Keras强化学习——FlappyBird

github地址：https://github.com/ielcome2017/FlappyBird.git

代码

数据生成

import numpy as np
import sys
import cv2
import random

from play import Game, GameOver

IMAGE_SHAPE = (80, 80)


def convert(img):
    img = cv2.cvtColor(cv2.resize(img, IMAGE_SHAPE), cv2.COLOR_BGR2GRAY)
    ret, img = cv2.threshold(img, 1, 255, cv2.THRESH_BINARY)
    return np.array(img)


class Memory:
    def __init__(self):
        self.time_step = 4
        self.max_length = 50000
        self.head, self.next = self.time_step, 0
        self.memory = np.empty(self.max_length,
                               dtype=[("image", np.float, IMAGE_SHAPE), ("art", np.float, [4])])

    def memory_append(self, image, art):
        self.memory["image"][self.next % self.max_length] = image
        self.memory["art"][self.next % self.max_length] = art
        self.next = self.next + 1
        self.head += 1 if self.next > self.max_length else 0


class GameMemory(Memory):
    def __init__(self, func, count, flag="explore"):
        self.count = count
        self.func = func
        self.flag = flag

        self.explore = 3000000
        self.observer = 10000

        self.image_shape = (80, 80)

(附简短说明的图片)
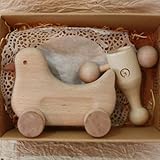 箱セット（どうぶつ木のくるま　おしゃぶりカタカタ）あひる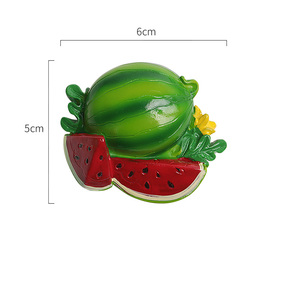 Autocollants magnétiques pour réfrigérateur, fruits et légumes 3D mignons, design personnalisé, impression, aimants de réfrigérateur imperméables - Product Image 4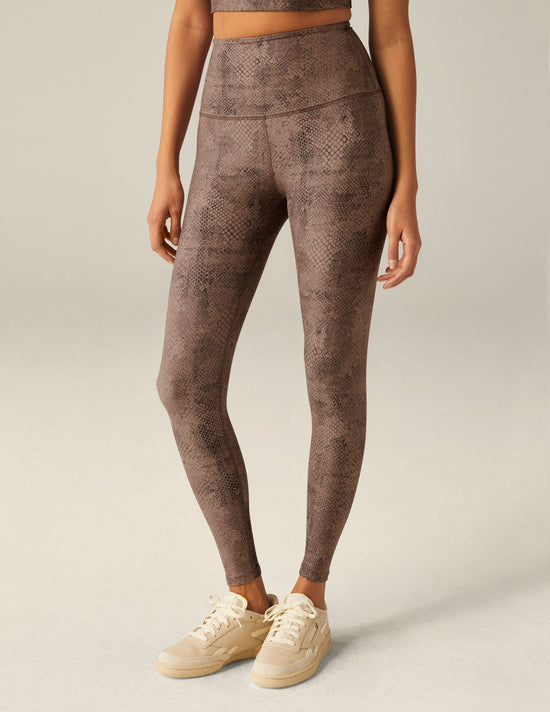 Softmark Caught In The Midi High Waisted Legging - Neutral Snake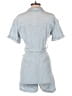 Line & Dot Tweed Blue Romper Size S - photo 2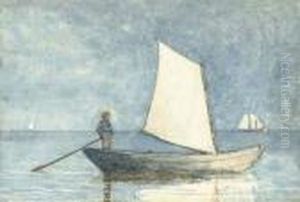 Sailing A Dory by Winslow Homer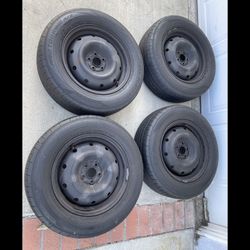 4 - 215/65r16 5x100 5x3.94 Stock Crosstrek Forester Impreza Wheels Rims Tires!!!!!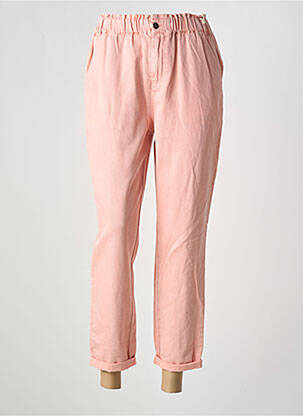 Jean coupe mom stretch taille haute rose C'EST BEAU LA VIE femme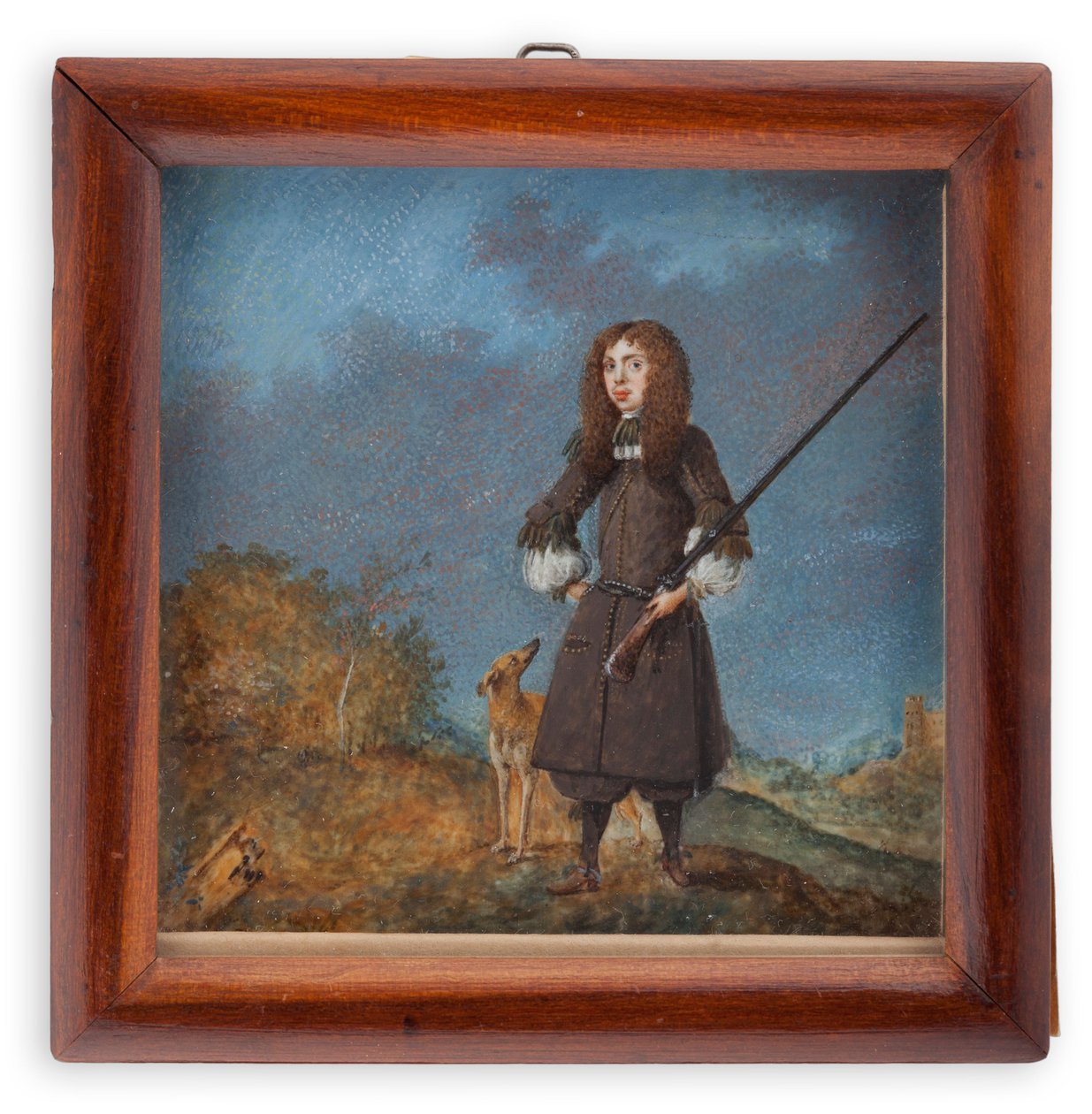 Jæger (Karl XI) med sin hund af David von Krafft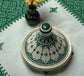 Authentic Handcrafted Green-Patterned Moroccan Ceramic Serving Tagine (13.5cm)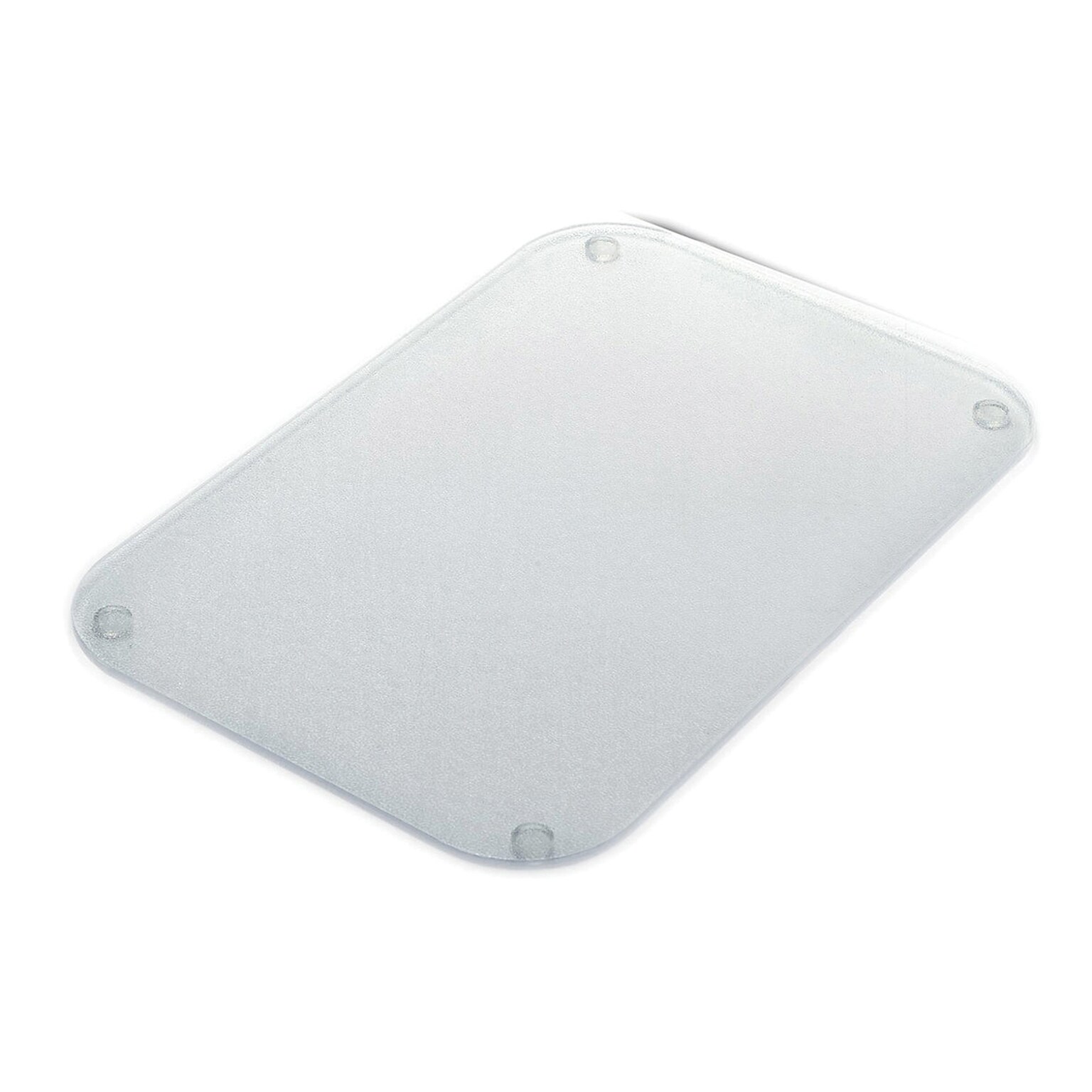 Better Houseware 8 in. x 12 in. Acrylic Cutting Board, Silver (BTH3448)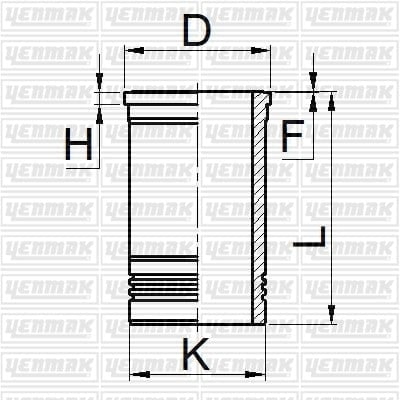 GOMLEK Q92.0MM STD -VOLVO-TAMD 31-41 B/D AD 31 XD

## 问题:
在正文的 memory_append 方法中，写入位置为什么要用 self.next % self.max_length 来计算？ 这些记录与正文毫无关联。

## 本题结果:
memory 数组的长度就是 max_length（50000），对它取余能让写入下标始终落在数组范围内。self.next 超过 50000 后，新数据会从头开始覆盖最早的记录。